_Work task_
Some lines below hold "έχει". Pick them out and copy them.

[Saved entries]
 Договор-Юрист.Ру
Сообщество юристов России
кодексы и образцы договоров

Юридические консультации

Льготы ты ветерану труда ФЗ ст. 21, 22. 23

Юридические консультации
==
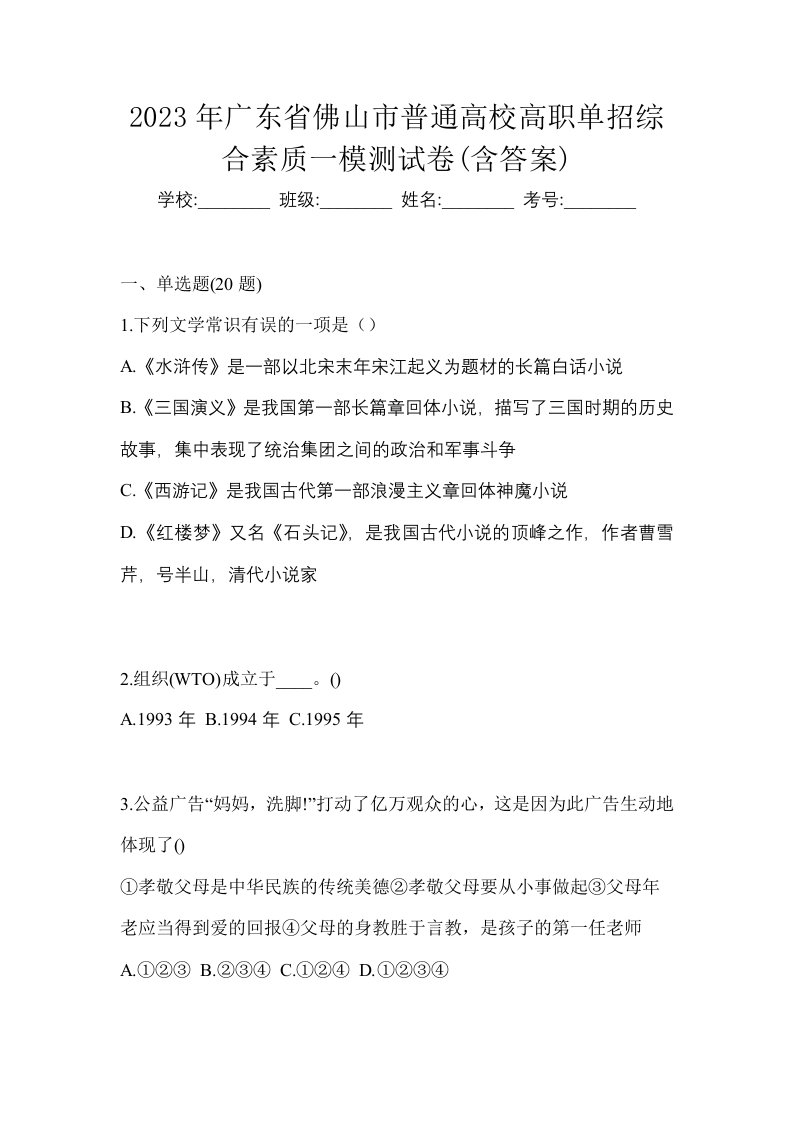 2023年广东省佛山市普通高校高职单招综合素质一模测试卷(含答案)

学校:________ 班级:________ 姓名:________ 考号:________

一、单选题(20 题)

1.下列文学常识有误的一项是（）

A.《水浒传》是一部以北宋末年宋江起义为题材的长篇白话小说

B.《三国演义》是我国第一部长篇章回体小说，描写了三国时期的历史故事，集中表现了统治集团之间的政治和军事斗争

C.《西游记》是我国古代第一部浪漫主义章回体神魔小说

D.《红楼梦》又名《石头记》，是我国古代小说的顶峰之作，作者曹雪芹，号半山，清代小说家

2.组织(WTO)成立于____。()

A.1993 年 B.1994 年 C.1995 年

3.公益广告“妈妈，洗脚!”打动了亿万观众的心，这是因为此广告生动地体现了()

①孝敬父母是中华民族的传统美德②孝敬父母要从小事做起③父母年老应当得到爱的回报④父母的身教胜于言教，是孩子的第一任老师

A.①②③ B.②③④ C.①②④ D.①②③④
* * *
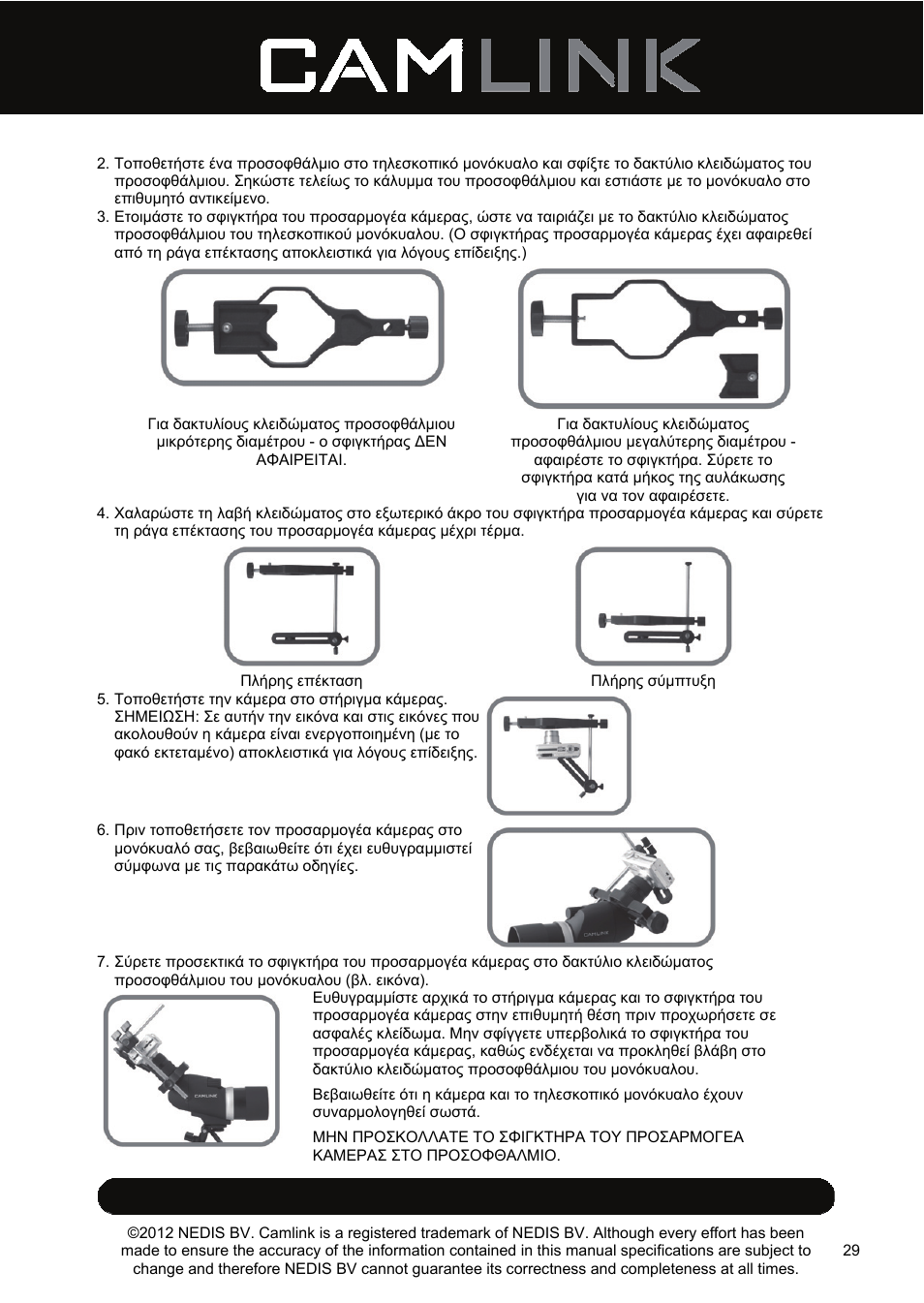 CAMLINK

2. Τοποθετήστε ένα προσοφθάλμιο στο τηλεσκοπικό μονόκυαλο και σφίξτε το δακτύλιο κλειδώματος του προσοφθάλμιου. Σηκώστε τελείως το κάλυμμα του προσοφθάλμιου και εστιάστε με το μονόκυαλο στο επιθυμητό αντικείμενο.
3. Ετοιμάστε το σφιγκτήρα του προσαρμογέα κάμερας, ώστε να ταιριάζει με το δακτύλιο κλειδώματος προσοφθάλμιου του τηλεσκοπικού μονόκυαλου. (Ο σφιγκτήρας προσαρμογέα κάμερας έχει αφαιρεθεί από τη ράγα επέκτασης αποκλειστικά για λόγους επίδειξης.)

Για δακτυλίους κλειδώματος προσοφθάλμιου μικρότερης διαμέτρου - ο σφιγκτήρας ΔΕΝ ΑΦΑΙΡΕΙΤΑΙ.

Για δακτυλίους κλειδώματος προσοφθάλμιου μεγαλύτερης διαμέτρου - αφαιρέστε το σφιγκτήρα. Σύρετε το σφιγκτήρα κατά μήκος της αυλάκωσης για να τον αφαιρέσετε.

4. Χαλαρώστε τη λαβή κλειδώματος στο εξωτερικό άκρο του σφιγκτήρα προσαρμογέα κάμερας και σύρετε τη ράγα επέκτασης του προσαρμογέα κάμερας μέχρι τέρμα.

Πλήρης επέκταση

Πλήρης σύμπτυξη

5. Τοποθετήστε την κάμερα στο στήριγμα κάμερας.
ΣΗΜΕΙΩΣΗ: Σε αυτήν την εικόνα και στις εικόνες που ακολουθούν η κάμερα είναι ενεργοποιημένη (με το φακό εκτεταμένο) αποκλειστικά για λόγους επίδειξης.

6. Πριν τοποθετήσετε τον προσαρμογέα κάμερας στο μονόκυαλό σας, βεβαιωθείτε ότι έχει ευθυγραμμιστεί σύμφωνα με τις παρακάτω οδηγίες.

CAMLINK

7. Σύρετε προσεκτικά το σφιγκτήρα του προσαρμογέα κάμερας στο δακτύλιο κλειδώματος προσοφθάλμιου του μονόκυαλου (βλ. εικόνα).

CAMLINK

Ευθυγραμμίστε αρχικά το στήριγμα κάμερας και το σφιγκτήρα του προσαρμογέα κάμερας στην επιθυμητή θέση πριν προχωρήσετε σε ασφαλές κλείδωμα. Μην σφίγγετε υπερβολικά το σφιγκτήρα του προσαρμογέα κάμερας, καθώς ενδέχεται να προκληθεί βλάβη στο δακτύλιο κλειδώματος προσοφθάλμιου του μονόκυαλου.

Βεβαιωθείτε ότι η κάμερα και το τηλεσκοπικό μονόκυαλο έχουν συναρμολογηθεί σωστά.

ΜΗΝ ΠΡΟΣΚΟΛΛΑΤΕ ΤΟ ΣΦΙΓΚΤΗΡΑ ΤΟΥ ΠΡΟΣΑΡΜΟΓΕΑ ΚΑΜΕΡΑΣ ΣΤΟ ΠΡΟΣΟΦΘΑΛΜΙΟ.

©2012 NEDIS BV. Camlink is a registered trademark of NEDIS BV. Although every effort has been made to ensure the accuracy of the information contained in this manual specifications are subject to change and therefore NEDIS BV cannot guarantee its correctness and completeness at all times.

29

_Exercise answer_
3. Ετοιμάστε το σφιγκτήρα του προσαρμογέα κάμερας, ώστε να ταιριάζει με το δακτύλιο κλειδώματος προσοφθάλμιου του τηλεσκοπικού μονόκυαλου. (Ο σφιγκτήρας προσαρμογέα κάμερας έχει αφαιρεθεί από τη ράγα επέκτασης αποκλειστικά για λόγους επίδειξης.)
6. Πριν τοποθετήσετε τον προσαρμογέα κάμερας στο μονόκυαλό σας, βεβαιωθείτε ότι έχει ευθυγραμμιστεί σύμφωνα με τις παρακάτω οδηγίες.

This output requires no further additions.